(Rows from a spatial reasoning dataset)

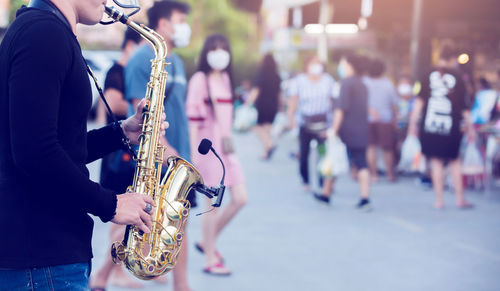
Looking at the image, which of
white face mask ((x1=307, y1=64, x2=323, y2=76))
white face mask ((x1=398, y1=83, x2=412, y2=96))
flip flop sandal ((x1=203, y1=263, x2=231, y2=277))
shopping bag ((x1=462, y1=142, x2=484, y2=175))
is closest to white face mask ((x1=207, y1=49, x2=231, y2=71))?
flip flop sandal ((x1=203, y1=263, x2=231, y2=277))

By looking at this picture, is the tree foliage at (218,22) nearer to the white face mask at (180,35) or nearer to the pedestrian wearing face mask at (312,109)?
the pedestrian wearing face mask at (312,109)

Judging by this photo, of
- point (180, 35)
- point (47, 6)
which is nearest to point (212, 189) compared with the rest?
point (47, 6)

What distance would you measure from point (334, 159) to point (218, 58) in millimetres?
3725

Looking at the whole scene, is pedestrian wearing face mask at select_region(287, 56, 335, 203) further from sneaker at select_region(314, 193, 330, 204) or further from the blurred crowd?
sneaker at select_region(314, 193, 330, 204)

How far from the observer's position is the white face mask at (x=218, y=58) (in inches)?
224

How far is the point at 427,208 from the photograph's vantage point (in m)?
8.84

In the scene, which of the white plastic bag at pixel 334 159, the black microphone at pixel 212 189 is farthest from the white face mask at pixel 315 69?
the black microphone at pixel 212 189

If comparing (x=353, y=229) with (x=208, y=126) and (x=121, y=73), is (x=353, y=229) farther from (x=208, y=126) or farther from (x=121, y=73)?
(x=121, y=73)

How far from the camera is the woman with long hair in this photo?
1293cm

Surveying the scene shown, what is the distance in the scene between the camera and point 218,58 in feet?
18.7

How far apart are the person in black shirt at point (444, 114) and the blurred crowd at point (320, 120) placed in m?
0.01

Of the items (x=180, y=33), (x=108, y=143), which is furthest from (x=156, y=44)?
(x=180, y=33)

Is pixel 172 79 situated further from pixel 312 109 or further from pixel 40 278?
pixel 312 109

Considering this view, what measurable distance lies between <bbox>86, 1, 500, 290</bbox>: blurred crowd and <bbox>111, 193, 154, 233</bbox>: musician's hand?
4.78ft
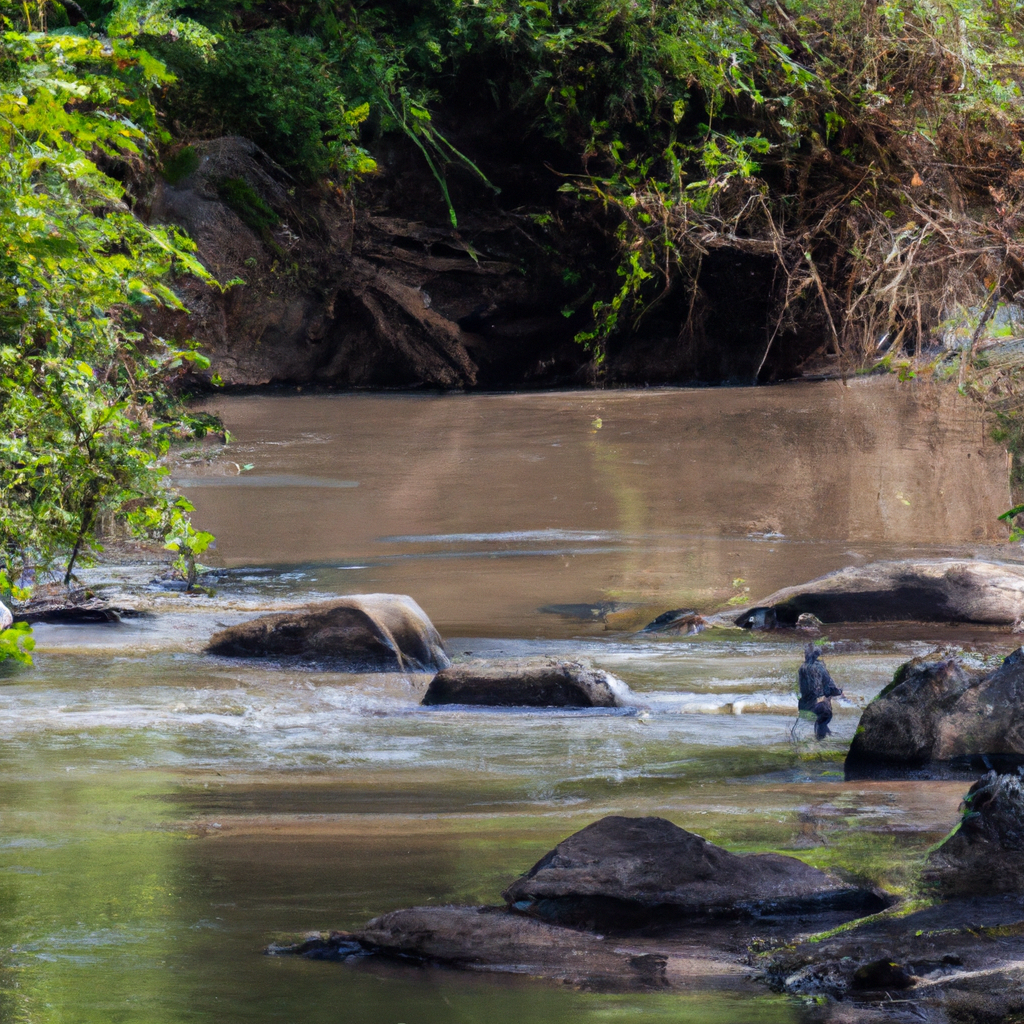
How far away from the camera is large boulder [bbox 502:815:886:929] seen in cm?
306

Your objective >> Copy the records above exactly, omitting every picture.

Solved problem >>
Looking at the image, which of
white face mask ((x1=307, y1=64, x2=323, y2=76))
white face mask ((x1=398, y1=83, x2=412, y2=96))
flip flop sandal ((x1=203, y1=263, x2=231, y2=277))
shopping bag ((x1=462, y1=142, x2=484, y2=175))
is closest to white face mask ((x1=207, y1=49, x2=231, y2=71))?
flip flop sandal ((x1=203, y1=263, x2=231, y2=277))

By looking at this picture, is the tree foliage at (218,22) nearer to the white face mask at (180,35) or nearer to the pedestrian wearing face mask at (312,109)?
the pedestrian wearing face mask at (312,109)

Judging by this photo, of
- point (180, 35)
- point (47, 6)
which is nearest to point (212, 189) compared with the rest?
point (47, 6)

What distance would you measure from point (334, 159) to point (218, 58) in millimetres?
3725

Looking at the whole scene, is pedestrian wearing face mask at select_region(287, 56, 335, 203) further from sneaker at select_region(314, 193, 330, 204) or further from the blurred crowd?
sneaker at select_region(314, 193, 330, 204)

How far from the observer's position is the white face mask at (x=218, y=58) (in inches)?
224

How far is the point at 427,208 from the photograph's vantage point (in m)?
8.84

In the scene, which of the white plastic bag at pixel 334 159, the black microphone at pixel 212 189 is farthest from the white face mask at pixel 315 69?
the black microphone at pixel 212 189

If comparing (x=353, y=229) with (x=208, y=126) and (x=121, y=73), is (x=353, y=229) farther from (x=208, y=126) or farther from (x=121, y=73)?
(x=121, y=73)

How far from the camera is the woman with long hair in this photo?
1293cm

Surveying the scene shown, what is the distance in the scene between the camera and point 218,58 in feet?
18.7

How far apart are the person in black shirt at point (444, 114) and the blurred crowd at point (320, 120) placed in m?
0.01

Of the items (x=180, y=33), (x=108, y=143), which is furthest from (x=156, y=44)?
(x=180, y=33)

Is pixel 172 79 situated further from pixel 312 109 or further from pixel 40 278?
pixel 312 109

Considering this view, what measurable distance lies between <bbox>86, 1, 500, 290</bbox>: blurred crowd and <bbox>111, 193, 154, 233</bbox>: musician's hand?
4.78ft
How far away from the camera is large boulder [bbox 502:815:886:929] seen in cm?
306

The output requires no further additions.